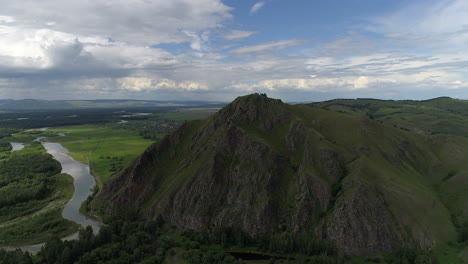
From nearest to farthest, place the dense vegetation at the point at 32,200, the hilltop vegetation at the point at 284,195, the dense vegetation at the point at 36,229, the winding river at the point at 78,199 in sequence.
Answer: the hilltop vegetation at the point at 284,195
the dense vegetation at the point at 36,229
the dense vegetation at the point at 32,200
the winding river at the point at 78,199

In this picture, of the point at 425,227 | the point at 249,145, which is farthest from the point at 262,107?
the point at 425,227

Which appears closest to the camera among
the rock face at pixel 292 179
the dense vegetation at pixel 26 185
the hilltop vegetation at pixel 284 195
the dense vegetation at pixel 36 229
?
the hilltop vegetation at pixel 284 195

+-------+

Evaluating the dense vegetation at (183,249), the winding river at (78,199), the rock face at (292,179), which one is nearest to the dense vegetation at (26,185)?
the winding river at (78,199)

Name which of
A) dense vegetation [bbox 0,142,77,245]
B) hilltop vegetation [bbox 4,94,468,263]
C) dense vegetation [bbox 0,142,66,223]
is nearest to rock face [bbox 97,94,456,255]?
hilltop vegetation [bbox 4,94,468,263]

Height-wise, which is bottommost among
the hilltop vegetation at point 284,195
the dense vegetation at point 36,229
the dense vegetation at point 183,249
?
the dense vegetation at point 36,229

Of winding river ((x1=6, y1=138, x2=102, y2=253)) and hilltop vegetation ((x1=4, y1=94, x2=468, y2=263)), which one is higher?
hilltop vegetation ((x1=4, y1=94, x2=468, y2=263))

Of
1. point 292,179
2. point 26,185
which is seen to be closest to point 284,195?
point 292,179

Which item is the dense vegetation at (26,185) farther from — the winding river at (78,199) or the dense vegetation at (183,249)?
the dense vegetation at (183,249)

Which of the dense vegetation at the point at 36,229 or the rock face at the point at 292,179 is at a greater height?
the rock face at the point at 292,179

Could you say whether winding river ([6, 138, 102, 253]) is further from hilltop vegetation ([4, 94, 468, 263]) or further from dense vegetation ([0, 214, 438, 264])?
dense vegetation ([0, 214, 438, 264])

+-------+

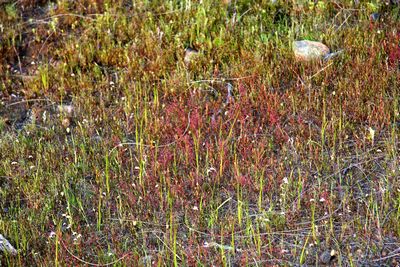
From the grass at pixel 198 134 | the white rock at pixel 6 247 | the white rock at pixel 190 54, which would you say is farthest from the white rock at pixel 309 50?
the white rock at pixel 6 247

+-------+

### EXERCISE PROMPT
Give only the number of lines in the records above that contain the string "bbox", matching case exactly.

### RESULT OF THE EXERCISE
5